It is not a risk of the future: decisions about the circulation and access to food are increasingly taken by systems that people cannot easily question or circumvent.
Supermarket shelves can feel full, even when the food systems that support them are under pressure. The fruit may be neatly stacked, the chilled meat may be in place. It appears that supply chains are working well. But appearances are deceiving.
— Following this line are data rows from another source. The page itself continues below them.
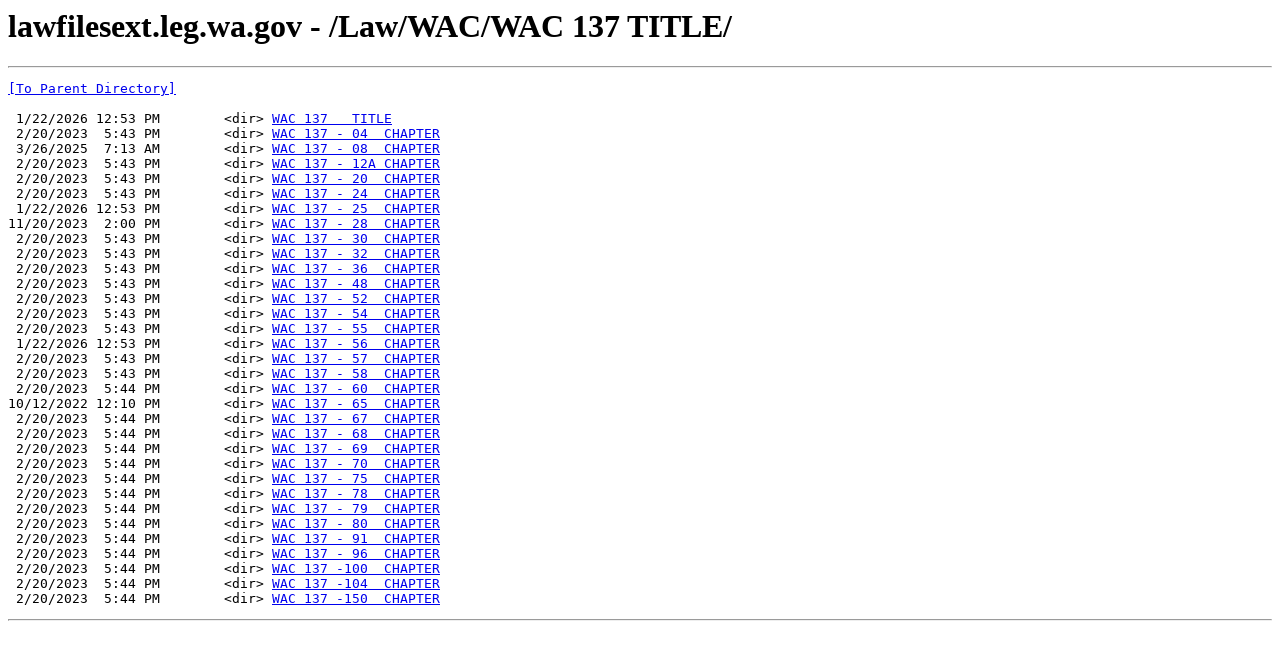

--- FILE ---
content_type: text/html; charset=UTF-8
request_url: https://lawfilesext.leg.wa.gov/Law/WAC/WAC%20137%20%20TITLE/
body_size: 4801
content:
<html><head><title>lawfilesext.leg.wa.gov - /Law/WAC/WAC 137  TITLE/</title></head><body><H1>lawfilesext.leg.wa.gov - /Law/WAC/WAC 137  TITLE/</H1><hr>

<pre><A HREF="/Law/WAC/">[To Parent Directory]</A><br><br> 1/22/2026 12:53 PM        &lt;dir&gt; <A HREF="/Law/WAC/WAC%20137%20%20TITLE/WAC%20137%20%20%20TITLE/">WAC 137   TITLE</A><br> 2/20/2023  5:43 PM        &lt;dir&gt; <A HREF="/Law/WAC/WAC%20137%20%20TITLE/WAC%20137%20-%2004%20%20CHAPTER/">WAC 137 - 04  CHAPTER</A><br> 3/26/2025  7:13 AM        &lt;dir&gt; <A HREF="/Law/WAC/WAC%20137%20%20TITLE/WAC%20137%20-%2008%20%20CHAPTER/">WAC 137 - 08  CHAPTER</A><br> 2/20/2023  5:43 PM        &lt;dir&gt; <A HREF="/Law/WAC/WAC%20137%20%20TITLE/WAC%20137%20-%2012A%20CHAPTER/">WAC 137 - 12A CHAPTER</A><br> 2/20/2023  5:43 PM        &lt;dir&gt; <A HREF="/Law/WAC/WAC%20137%20%20TITLE/WAC%20137%20-%2020%20%20CHAPTER/">WAC 137 - 20  CHAPTER</A><br> 2/20/2023  5:43 PM        &lt;dir&gt; <A HREF="/Law/WAC/WAC%20137%20%20TITLE/WAC%20137%20-%2024%20%20CHAPTER/">WAC 137 - 24  CHAPTER</A><br> 1/22/2026 12:53 PM        &lt;dir&gt; <A HREF="/Law/WAC/WAC%20137%20%20TITLE/WAC%20137%20-%2025%20%20CHAPTER/">WAC 137 - 25  CHAPTER</A><br>11/20/2023  2:00 PM        &lt;dir&gt; <A HREF="/Law/WAC/WAC%20137%20%20TITLE/WAC%20137%20-%2028%20%20CHAPTER/">WAC 137 - 28  CHAPTER</A><br> 2/20/2023  5:43 PM        &lt;dir&gt; <A HREF="/Law/WAC/WAC%20137%20%20TITLE/WAC%20137%20-%2030%20%20CHAPTER/">WAC 137 - 30  CHAPTER</A><br> 2/20/2023  5:43 PM        &lt;dir&gt; <A HREF="/Law/WAC/WAC%20137%20%20TITLE/WAC%20137%20-%2032%20%20CHAPTER/">WAC 137 - 32  CHAPTER</A><br> 2/20/2023  5:43 PM        &lt;dir&gt; <A HREF="/Law/WAC/WAC%20137%20%20TITLE/WAC%20137%20-%2036%20%20CHAPTER/">WAC 137 - 36  CHAPTER</A><br> 2/20/2023  5:43 PM        &lt;dir&gt; <A HREF="/Law/WAC/WAC%20137%20%20TITLE/WAC%20137%20-%2048%20%20CHAPTER/">WAC 137 - 48  CHAPTER</A><br> 2/20/2023  5:43 PM        &lt;dir&gt; <A HREF="/Law/WAC/WAC%20137%20%20TITLE/WAC%20137%20-%2052%20%20CHAPTER/">WAC 137 - 52  CHAPTER</A><br> 2/20/2023  5:43 PM        &lt;dir&gt; <A HREF="/Law/WAC/WAC%20137%20%20TITLE/WAC%20137%20-%2054%20%20CHAPTER/">WAC 137 - 54  CHAPTER</A><br> 2/20/2023  5:43 PM        &lt;dir&gt; <A HREF="/Law/WAC/WAC%20137%20%20TITLE/WAC%20137%20-%2055%20%20CHAPTER/">WAC 137 - 55  CHAPTER</A><br> 1/22/2026 12:53 PM        &lt;dir&gt; <A HREF="/Law/WAC/WAC%20137%20%20TITLE/WAC%20137%20-%2056%20%20CHAPTER/">WAC 137 - 56  CHAPTER</A><br> 2/20/2023  5:43 PM        &lt;dir&gt; <A HREF="/Law/WAC/WAC%20137%20%20TITLE/WAC%20137%20-%2057%20%20CHAPTER/">WAC 137 - 57  CHAPTER</A><br> 2/20/2023  5:43 PM        &lt;dir&gt; <A HREF="/Law/WAC/WAC%20137%20%20TITLE/WAC%20137%20-%2058%20%20CHAPTER/">WAC 137 - 58  CHAPTER</A><br> 2/20/2023  5:44 PM        &lt;dir&gt; <A HREF="/Law/WAC/WAC%20137%20%20TITLE/WAC%20137%20-%2060%20%20CHAPTER/">WAC 137 - 60  CHAPTER</A><br>10/12/2022 12:10 PM        &lt;dir&gt; <A HREF="/Law/WAC/WAC%20137%20%20TITLE/WAC%20137%20-%2065%20%20CHAPTER/">WAC 137 - 65  CHAPTER</A><br> 2/20/2023  5:44 PM        &lt;dir&gt; <A HREF="/Law/WAC/WAC%20137%20%20TITLE/WAC%20137%20-%2067%20%20CHAPTER/">WAC 137 - 67  CHAPTER</A><br> 2/20/2023  5:44 PM        &lt;dir&gt; <A HREF="/Law/WAC/WAC%20137%20%20TITLE/WAC%20137%20-%2068%20%20CHAPTER/">WAC 137 - 68  CHAPTER</A><br> 2/20/2023  5:44 PM        &lt;dir&gt; <A HREF="/Law/WAC/WAC%20137%20%20TITLE/WAC%20137%20-%2069%20%20CHAPTER/">WAC 137 - 69  CHAPTER</A><br> 2/20/2023  5:44 PM        &lt;dir&gt; <A HREF="/Law/WAC/WAC%20137%20%20TITLE/WAC%20137%20-%2070%20%20CHAPTER/">WAC 137 - 70  CHAPTER</A><br> 2/20/2023  5:44 PM        &lt;dir&gt; <A HREF="/Law/WAC/WAC%20137%20%20TITLE/WAC%20137%20-%2075%20%20CHAPTER/">WAC 137 - 75  CHAPTER</A><br> 2/20/2023  5:44 PM        &lt;dir&gt; <A HREF="/Law/WAC/WAC%20137%20%20TITLE/WAC%20137%20-%2078%20%20CHAPTER/">WAC 137 - 78  CHAPTER</A><br> 2/20/2023  5:44 PM        &lt;dir&gt; <A HREF="/Law/WAC/WAC%20137%20%20TITLE/WAC%20137%20-%2079%20%20CHAPTER/">WAC 137 - 79  CHAPTER</A><br> 2/20/2023  5:44 PM        &lt;dir&gt; <A HREF="/Law/WAC/WAC%20137%20%20TITLE/WAC%20137%20-%2080%20%20CHAPTER/">WAC 137 - 80  CHAPTER</A><br> 2/20/2023  5:44 PM        &lt;dir&gt; <A HREF="/Law/WAC/WAC%20137%20%20TITLE/WAC%20137%20-%2091%20%20CHAPTER/">WAC 137 - 91  CHAPTER</A><br> 2/20/2023  5:44 PM        &lt;dir&gt; <A HREF="/Law/WAC/WAC%20137%20%20TITLE/WAC%20137%20-%2096%20%20CHAPTER/">WAC 137 - 96  CHAPTER</A><br> 2/20/2023  5:44 PM        &lt;dir&gt; <A HREF="/Law/WAC/WAC%20137%20%20TITLE/WAC%20137%20-100%20%20CHAPTER/">WAC 137 -100  CHAPTER</A><br> 2/20/2023  5:44 PM        &lt;dir&gt; <A HREF="/Law/WAC/WAC%20137%20%20TITLE/WAC%20137%20-104%20%20CHAPTER/">WAC 137 -104  CHAPTER</A><br> 2/20/2023  5:44 PM        &lt;dir&gt; <A HREF="/Law/WAC/WAC%20137%20%20TITLE/WAC%20137%20-150%20%20CHAPTER/">WAC 137 -150  CHAPTER</A><br></pre><hr></body></html>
Today, food moves through supply chains because it is recognized by databases, platforms and automated approval systems. If a digital system cannot confirm a shipment, food cannot be legally released, secured, sold or distributed. In practice, foods that cannot be “seen” digitally become unusable.
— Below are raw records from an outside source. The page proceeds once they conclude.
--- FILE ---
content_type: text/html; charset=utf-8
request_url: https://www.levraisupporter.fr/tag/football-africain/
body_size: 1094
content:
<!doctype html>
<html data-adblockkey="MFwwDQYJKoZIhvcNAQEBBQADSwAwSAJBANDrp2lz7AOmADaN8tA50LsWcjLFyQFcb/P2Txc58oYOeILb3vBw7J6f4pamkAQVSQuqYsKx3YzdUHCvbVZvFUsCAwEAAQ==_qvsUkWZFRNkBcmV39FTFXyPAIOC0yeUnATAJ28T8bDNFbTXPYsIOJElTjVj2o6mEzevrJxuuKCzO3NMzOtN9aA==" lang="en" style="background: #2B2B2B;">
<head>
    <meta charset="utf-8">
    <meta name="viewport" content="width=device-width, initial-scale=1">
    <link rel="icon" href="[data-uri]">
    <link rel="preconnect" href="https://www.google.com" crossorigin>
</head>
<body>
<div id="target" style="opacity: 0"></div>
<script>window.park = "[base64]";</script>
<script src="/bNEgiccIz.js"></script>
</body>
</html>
This is affecting the resilience of the UK food system and is increasingly identified as a critical vulnerability. Just look at the consequences, for example, when recent cyberattacks on supermarket networks and food distribution have disrupted operations at several large US food retail chains. This led to the unavailability of online orders and other digital systems and delayed deliveries, despite physical stocks being available.
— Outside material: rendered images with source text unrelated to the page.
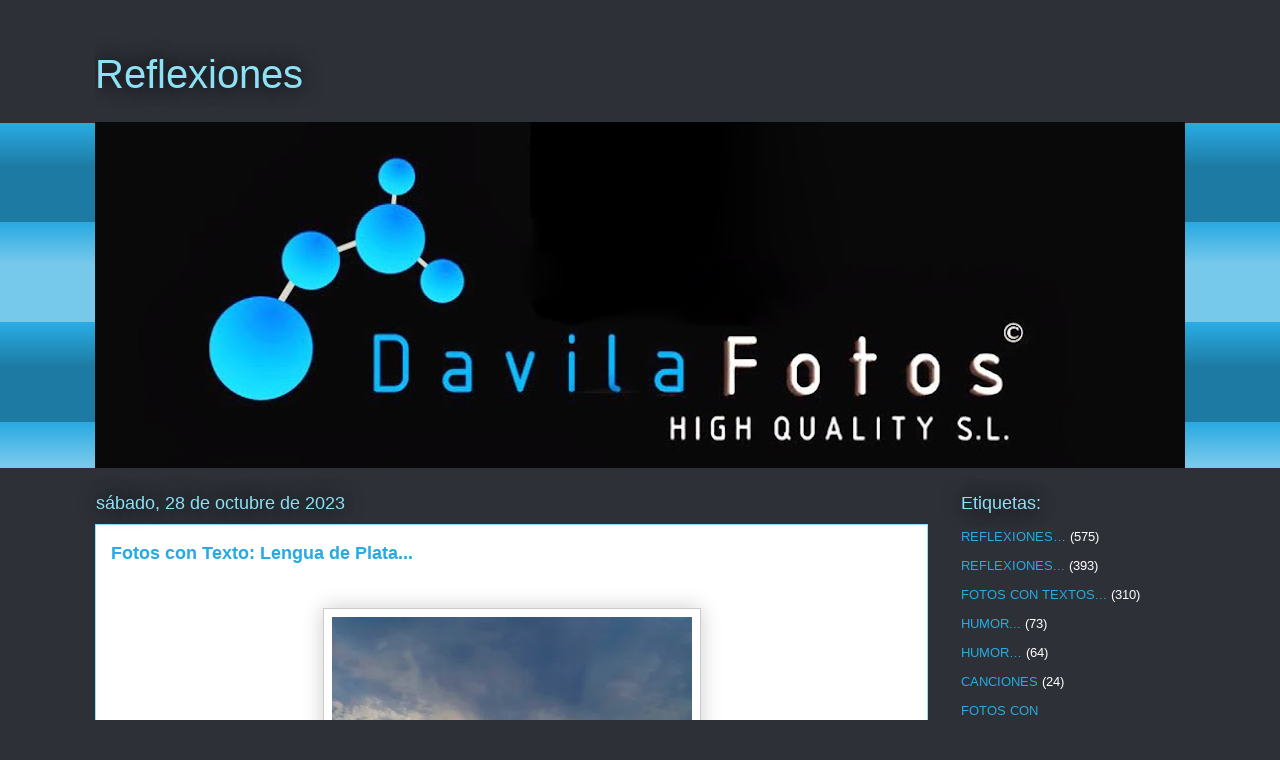

--- FILE ---
content_type: text/html; charset=UTF-8
request_url: https://davilafotosblog.blogspot.com/b/stats?style=WHITE_TRANSPARENT&timeRange=ALL_TIME&token=APq4FmDBF0mJ1qWJlG6MqS8yG3bX0X1tTQ7ajErAIjOy1RVNWyFl-1z7eT_dxUKIBWQLZqnGseoqIQukX2o1ldmx1N8-sy5rxQ
body_size: -20
content:
{"total":348383,"sparklineOptions":{"backgroundColor":{"fillOpacity":0.1,"fill":"#ffffff"},"series":[{"areaOpacity":0.3,"color":"#fff"}]},"sparklineData":[[0,38],[1,6],[2,6],[3,6],[4,6],[5,10],[6,6],[7,8],[8,9],[9,5],[10,10],[11,6],[12,19],[13,8],[14,3],[15,20],[16,99],[17,6],[18,61],[19,18],[20,99],[21,35],[22,73],[23,4],[24,50],[25,28],[26,34],[27,69],[28,98],[29,32]],"nextTickMs":514285}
Part of the problem is that key decisions are made by automated or opaque systems that cannot be easily explained or challenged. Manual safeguards are also being eliminated in the name of efficiency.
This digital transition is happening all over the world, both in supermarkets and in agriculture, and has brought efficiency gains, but also intensified structural pressures on logistics and transportespecially in supply chains organized for last-minute deliveries.
AI and data-driven systems today shape decisions across agriculture and food distribution. They are used to forecast demand, optimize planting, prioritize shipments and manage inventories. Official reviews of the use of AI in production, processing and distribution show that these tools are already integrated into most stages of the UK food system. But there are risks.
When food allocation decisions cannot be explained or reviewed, authority moves away from human judgment and toward software rules. In simple terms, companies are opting for automation over people to save time and reduce costs. As a result, Decisions about the circulation and access to food are increasingly made by systems that people cannot easily question or circumvent.
This has already started to happen. During the 2021 JBS Foods ransomware attack, meat processing plants suspended operations despite having animals, workers and infrastructure available. Although some Australian farmers were able to bypass the systems, there were serious problems. More recently, disruptions affecting large distributors have shown how system failures can disrupt deliveries to stores even when goods are available.
Eliminate the human factor
A significant problem is the reduction in the number of people managing these situations, as well as staff training. Manual procedures are classified as expensive and gradually abandoned. Workers no longer receive training for contingency procedures that they supposedly will never have to carry out. When a failure occurs, the skills needed to intervene may no longer exist.
This vulnerability is compounded by persistent labor and skills shortages, which affect transportation, storage and public health inspection. Even when digital systems recover, human capacity to reestablish flows may be limited.
The risk is not only that systems fail, but also that, when they do fail, the disruption propagates quickly. This can be understood as a stress test, not a prediction. Authorization systems may freeze. The trucks are loaded, but the release codes fail. Drivers wait. Food exists, but its circulation is not authorized.
Based on previous incidents, within days digital records and physical reality may begin to diverge. Inventory systems no longer match what’s on the shelves. After approximately 72 hours, manual intervention becomes necessary. However, paper procedures have often been eliminated, and workers are not prepared to use them.
These patterns are consistent with findings from vulnerability analyzes of the UK food system, which highlight that Resilience failures are often organizational, not agricultural.
Food security is often framed as a supply issue. But there is also a question of authorization. If a digital manifest is corrupt, shipments may not be released.
This is especially relevant in a country like the UK, which relies heavily on imports and complex logistics. Resilience depends not only on trade flows, but also on data governance and decision-making in food systems, as food security research suggests.
AI can enhance food safety. Precision agriculture (using data to decide, for example, when to plant or water) and early warning systems have helped reduce losses and improve productivity. The question is not whether AI should be used, but who oversees it and who manages it.